После концерта они весело напились здесь же, в баре, принимая поздравления от фанатов. Вроде бы к нему подкатила какая-то журналистка, задавая умные вопросы, но это уже скрывалось за алкогольным маревом, а дальнейшее вообще выпало из памяти. И вот он просыпается наутро незнамо где, незнамо с кем, с дикой головной болью и легкой амнезией.

Парень скатился с кровати и со стоном направился разыскивать ванную. Свет за окном был излишне ярким. Собственное отражение в зеркале выглядело жалкой пародией на человека.

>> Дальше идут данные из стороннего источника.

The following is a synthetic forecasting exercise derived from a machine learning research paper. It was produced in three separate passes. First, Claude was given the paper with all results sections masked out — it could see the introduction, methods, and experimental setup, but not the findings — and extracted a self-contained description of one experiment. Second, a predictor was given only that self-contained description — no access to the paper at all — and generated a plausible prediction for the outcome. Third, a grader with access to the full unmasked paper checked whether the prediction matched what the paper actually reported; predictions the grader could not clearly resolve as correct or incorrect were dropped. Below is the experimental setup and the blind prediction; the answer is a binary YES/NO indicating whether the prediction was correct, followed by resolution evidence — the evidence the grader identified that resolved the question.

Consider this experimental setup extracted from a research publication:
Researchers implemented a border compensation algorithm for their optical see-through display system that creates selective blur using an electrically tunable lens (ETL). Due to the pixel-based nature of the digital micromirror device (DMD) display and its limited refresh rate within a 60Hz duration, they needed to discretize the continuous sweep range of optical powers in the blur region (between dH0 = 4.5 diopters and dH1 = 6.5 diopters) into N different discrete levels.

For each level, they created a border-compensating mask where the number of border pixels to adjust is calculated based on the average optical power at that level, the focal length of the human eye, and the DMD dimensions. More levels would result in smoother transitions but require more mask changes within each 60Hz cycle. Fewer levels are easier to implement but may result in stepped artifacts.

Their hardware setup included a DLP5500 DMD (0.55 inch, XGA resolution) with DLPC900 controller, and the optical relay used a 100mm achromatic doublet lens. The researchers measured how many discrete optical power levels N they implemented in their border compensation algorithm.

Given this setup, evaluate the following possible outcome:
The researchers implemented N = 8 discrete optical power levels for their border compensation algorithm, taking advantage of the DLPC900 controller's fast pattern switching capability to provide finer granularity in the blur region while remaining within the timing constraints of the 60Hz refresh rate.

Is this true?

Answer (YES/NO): NO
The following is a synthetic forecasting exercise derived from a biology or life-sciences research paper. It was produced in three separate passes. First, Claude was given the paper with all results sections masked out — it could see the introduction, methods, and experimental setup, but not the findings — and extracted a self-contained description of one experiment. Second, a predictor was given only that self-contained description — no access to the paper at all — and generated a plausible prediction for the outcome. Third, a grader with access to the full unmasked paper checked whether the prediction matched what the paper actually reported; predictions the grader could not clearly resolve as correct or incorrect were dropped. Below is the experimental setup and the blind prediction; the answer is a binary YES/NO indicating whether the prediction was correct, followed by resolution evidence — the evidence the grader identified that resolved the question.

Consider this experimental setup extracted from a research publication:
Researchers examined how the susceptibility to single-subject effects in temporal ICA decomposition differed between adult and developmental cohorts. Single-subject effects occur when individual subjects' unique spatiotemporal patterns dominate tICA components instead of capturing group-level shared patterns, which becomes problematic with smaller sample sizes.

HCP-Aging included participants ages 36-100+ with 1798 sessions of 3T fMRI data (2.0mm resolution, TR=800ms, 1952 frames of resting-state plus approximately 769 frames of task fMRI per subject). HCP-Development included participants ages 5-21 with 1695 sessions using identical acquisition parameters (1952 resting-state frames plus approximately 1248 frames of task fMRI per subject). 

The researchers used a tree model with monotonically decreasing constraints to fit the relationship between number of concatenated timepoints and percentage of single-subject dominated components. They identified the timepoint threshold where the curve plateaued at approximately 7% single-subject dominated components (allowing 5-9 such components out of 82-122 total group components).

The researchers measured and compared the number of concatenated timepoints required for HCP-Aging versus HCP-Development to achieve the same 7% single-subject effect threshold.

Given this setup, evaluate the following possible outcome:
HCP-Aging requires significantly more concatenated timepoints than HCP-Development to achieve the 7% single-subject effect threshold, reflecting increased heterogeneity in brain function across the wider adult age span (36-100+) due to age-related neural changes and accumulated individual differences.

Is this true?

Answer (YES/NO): NO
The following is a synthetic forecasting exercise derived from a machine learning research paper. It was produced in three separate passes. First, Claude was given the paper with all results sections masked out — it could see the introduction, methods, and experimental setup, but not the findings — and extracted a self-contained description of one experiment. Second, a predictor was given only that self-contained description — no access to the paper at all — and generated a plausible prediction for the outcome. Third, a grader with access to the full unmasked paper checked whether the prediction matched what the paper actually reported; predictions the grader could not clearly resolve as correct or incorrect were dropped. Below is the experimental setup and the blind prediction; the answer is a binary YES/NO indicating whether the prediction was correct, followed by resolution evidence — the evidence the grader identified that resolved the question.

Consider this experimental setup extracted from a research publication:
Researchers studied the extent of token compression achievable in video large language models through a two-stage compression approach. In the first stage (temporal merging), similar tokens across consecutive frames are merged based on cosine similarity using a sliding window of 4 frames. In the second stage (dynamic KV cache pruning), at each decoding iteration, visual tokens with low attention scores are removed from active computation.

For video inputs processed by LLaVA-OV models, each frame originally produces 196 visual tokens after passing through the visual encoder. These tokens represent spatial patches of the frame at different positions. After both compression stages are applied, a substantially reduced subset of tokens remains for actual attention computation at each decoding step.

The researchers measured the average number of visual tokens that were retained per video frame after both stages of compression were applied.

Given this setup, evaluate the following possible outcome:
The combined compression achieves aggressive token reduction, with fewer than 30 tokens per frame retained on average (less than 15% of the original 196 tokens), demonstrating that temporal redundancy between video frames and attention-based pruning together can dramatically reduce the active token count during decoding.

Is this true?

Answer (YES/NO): YES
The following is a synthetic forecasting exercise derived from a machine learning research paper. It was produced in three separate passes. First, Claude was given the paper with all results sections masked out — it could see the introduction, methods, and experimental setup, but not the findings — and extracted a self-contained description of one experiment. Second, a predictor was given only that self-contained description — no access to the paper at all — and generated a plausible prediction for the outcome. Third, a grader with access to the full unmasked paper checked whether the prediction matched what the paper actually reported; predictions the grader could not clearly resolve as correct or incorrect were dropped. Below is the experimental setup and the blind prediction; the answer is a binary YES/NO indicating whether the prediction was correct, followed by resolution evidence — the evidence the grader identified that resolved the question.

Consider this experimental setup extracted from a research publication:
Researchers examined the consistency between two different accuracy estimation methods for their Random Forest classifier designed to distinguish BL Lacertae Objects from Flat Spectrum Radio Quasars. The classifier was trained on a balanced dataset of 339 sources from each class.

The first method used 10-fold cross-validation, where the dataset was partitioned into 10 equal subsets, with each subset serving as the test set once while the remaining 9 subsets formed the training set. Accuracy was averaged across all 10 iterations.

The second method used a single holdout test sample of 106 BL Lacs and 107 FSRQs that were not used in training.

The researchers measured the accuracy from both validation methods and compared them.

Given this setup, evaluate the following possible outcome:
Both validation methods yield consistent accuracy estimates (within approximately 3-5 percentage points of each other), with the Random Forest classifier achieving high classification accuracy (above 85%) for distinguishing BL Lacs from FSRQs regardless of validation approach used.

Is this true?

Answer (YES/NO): YES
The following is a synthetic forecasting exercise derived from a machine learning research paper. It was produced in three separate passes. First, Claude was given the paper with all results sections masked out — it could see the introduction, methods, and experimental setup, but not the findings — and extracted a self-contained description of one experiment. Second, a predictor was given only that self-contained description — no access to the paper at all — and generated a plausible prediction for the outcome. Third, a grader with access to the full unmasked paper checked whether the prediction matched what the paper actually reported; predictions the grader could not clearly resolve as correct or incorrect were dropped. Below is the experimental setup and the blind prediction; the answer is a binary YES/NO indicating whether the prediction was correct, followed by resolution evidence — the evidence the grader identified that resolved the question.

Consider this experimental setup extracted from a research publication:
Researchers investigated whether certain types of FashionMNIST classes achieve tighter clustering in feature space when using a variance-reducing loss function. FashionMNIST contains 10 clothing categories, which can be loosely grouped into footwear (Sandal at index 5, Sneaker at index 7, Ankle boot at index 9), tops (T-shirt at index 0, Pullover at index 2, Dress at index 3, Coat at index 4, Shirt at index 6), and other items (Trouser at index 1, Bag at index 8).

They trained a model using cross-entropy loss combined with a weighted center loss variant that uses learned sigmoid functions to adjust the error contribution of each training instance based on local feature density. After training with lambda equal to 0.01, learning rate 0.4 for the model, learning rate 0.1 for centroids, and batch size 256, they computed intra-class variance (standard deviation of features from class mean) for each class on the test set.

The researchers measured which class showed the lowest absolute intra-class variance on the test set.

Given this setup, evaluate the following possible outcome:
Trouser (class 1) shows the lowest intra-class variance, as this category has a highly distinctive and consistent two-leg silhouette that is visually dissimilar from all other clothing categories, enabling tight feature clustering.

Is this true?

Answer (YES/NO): NO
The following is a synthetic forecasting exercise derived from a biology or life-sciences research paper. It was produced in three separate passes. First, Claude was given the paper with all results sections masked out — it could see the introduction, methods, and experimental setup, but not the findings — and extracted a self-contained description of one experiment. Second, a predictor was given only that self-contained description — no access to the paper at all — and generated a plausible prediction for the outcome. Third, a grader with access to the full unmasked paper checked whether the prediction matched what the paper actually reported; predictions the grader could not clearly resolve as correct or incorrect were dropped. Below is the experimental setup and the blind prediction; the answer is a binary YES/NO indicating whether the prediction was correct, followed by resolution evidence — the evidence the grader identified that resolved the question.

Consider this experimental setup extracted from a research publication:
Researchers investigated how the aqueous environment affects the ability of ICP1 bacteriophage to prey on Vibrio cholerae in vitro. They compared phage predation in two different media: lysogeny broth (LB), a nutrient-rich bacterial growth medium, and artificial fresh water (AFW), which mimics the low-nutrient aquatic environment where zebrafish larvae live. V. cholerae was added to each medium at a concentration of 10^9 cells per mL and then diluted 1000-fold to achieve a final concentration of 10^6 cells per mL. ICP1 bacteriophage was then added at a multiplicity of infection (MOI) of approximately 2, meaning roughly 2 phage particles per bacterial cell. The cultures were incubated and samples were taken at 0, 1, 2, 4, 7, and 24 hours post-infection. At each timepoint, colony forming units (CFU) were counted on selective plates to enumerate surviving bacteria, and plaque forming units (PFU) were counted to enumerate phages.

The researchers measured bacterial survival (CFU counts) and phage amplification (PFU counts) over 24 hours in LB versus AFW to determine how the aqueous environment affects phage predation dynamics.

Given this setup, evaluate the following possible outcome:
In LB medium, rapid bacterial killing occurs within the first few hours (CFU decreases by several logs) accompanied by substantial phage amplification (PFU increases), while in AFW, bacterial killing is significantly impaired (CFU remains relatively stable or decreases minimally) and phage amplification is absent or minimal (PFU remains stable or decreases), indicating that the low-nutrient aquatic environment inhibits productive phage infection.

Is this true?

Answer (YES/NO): YES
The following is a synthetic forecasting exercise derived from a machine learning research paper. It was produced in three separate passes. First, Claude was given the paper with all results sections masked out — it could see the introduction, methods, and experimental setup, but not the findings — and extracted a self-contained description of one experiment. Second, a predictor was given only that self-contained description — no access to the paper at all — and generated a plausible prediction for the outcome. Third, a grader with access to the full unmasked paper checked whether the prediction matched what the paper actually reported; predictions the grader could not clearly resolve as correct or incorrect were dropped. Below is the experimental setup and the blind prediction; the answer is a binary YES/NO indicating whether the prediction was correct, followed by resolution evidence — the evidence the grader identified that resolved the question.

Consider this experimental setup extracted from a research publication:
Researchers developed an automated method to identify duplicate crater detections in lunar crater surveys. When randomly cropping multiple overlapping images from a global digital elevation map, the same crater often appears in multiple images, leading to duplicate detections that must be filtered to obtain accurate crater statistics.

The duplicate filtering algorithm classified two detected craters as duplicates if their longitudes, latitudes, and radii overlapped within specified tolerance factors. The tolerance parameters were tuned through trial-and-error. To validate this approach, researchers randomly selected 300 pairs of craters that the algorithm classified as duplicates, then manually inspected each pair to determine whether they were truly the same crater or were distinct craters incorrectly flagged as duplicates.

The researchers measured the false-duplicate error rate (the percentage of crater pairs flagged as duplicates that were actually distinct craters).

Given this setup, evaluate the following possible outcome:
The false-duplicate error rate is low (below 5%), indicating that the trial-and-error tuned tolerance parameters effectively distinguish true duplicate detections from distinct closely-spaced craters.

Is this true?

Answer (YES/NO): YES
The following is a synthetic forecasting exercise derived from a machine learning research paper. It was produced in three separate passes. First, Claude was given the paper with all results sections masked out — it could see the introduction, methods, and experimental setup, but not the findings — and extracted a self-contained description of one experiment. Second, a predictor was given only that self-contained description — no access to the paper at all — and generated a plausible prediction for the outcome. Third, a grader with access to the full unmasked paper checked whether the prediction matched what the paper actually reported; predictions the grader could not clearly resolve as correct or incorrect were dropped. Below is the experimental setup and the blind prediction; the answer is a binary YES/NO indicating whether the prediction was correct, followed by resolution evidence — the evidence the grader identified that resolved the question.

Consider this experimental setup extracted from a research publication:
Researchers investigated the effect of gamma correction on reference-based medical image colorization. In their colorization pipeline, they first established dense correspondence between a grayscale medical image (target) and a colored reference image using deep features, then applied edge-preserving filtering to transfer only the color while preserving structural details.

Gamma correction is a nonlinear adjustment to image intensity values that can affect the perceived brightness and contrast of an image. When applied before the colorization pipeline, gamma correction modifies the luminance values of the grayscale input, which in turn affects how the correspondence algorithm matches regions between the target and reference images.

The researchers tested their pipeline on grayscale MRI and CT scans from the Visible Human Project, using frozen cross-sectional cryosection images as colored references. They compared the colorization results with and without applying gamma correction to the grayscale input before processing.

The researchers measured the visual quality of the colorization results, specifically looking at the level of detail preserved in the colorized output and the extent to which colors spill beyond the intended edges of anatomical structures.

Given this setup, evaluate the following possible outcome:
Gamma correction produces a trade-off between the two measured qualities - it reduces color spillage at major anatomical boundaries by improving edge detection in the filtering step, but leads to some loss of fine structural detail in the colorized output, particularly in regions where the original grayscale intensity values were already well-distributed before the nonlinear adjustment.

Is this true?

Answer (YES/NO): NO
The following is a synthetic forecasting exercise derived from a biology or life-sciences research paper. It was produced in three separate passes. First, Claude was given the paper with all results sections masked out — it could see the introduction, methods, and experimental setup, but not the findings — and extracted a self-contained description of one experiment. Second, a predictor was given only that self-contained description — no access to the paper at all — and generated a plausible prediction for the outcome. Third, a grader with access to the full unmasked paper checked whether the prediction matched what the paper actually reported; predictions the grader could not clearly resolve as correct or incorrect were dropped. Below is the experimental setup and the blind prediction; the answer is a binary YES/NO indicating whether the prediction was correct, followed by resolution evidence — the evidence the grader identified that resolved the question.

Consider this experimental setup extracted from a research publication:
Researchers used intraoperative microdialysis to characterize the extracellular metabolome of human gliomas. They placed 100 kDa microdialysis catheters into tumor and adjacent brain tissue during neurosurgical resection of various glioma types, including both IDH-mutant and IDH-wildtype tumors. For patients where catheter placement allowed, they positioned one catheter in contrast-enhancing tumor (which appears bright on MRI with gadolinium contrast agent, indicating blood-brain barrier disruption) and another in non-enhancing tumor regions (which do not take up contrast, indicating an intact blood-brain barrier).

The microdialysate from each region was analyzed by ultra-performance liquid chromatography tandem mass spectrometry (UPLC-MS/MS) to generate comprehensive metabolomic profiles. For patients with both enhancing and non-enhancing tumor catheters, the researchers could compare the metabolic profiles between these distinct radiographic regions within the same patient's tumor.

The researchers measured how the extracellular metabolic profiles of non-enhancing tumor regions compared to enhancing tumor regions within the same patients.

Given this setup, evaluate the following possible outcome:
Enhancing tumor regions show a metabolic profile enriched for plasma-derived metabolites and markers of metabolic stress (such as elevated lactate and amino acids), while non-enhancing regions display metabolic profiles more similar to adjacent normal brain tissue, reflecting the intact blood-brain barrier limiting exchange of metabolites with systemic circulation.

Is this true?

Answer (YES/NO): NO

Он умылся холодной водой — горячей все равно не было. Коврик на полу отсутствовал, отчего голые пятки чуть ли не примерзали к стылому кафелю. Усевшись на унитаз, Димка из-под полуприкрытых век осмотрелся, придя к выводу, что интерьер все-таки видит впервые.

Ладно, разберемся…

Он вышел из ванной и стал собирать одежду, разбросанную по всей квартире. В спальне тем временем прекратился храп, что-то завозилось, и в тот момент, когда Дима уже натягивал на озябшие ноги носки, чей-то хрипловатый голос, странно пришепетывая, произнес:

— Дорогой, ты уже встал?

Она стояла в дверном проеме, зябко обхватив голые плечи руками, кокетливо выставив вперед ножищу, что, по задумке, должно было выглядеть эротично, но нисколько не выглядело. Однако Диму это зрелище проняло до глубины души.

— Э-э-э… — промычал он, не в силах оторваться от видения.

Слава богу, хотя бы баба! Вчера он так нажрался, что мог и с мужиком заснуть. То-то прикол был бы… Несмешной, правда. Впрочем, внимательно оглядев замершую у дверей мадам, Дима подумал, что хрен редьки не слаще.

Ей было лет тридцать пять, а то и все сорок. По опухшему со вчерашнего перепоя лицу понять оказалось невозможно, не паспорт же просить! На физиономию с размазанной косметикой падала жидкая рыжая челка. Пухлые щеки обрамляли жирные патлы. Под глазами, маленькими, невыразительно-серыми, торчал крупный нос, а под ним — тонкие полуоткрытые губы.